Un peu plus et ces inconscients respectaient le droit du travail. Mais il y a mieux que l’IHF : son pendant européen (EHF) qui s’obstine à organiser un Euro sur deux en année olympique. Ce dont Nikola Karabatic, longtemps blessé au pied l’année dernière et à l’affiche du mouvement « Don’t Play The Players » favorable à une réforme des calendriers, a énormément de mal à se réjouir.

« C’est une fatalité. Je ne vois pas les instances prêtes à modifier les calendriers internationaux sur les années olympiques. Donc je suis plutôt pessimiste là-dessus. […] On nous impose ces deux compétitions qui sont très difficiles et entre les deux une saison en club qui est aussi très importante. Nous, on n’a pas le choix, on essaye de se donner à fond sur le terrain mais on sait qu’à tout moment, cette surcharge de travail peut nous être préjudiciable individuellement. On a un fort risque de blessures qui peut nous enlever nos chances d’aller aux JO si jamais on se qualifie. Mais c’est le jeu, c’est comme ça. On le sait, on essaye de ne pas y penser, de se donner à fond. On n’a pas grand-chose de plus à faire. A part essayer de mettre toutes nos chances de notre côté pour ne pas se blesser, c’est-à-dire bien se préparer, avoir une bonne hygiène de vie… On a un peu le cul entre deux chaises. » »

Extrait de données ::
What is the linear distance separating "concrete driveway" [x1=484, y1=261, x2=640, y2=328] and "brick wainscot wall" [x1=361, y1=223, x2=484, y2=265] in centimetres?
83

Consigne ::
Recopiez à l’identique une partie du passage retenu sur le calendrier du handball. Commencez aux mots qui contiennent « Un peu plus » et arrêtez-vous après « à se réjouir. ».

Réponse ::
Un peu plus et ces inconscients respectaient le droit du travail. Mais il y a mieux que l’IHF : son pendant européen (EHF) qui s’obstine à organiser un Euro sur deux en année olympique. Ce dont Nikola Karabatic, longtemps blessé au pied l’année dernière et à l’affiche du mouvement « Don’t Play The Players » favorable à une réforme des calendriers, a énormément de mal à se réjouir.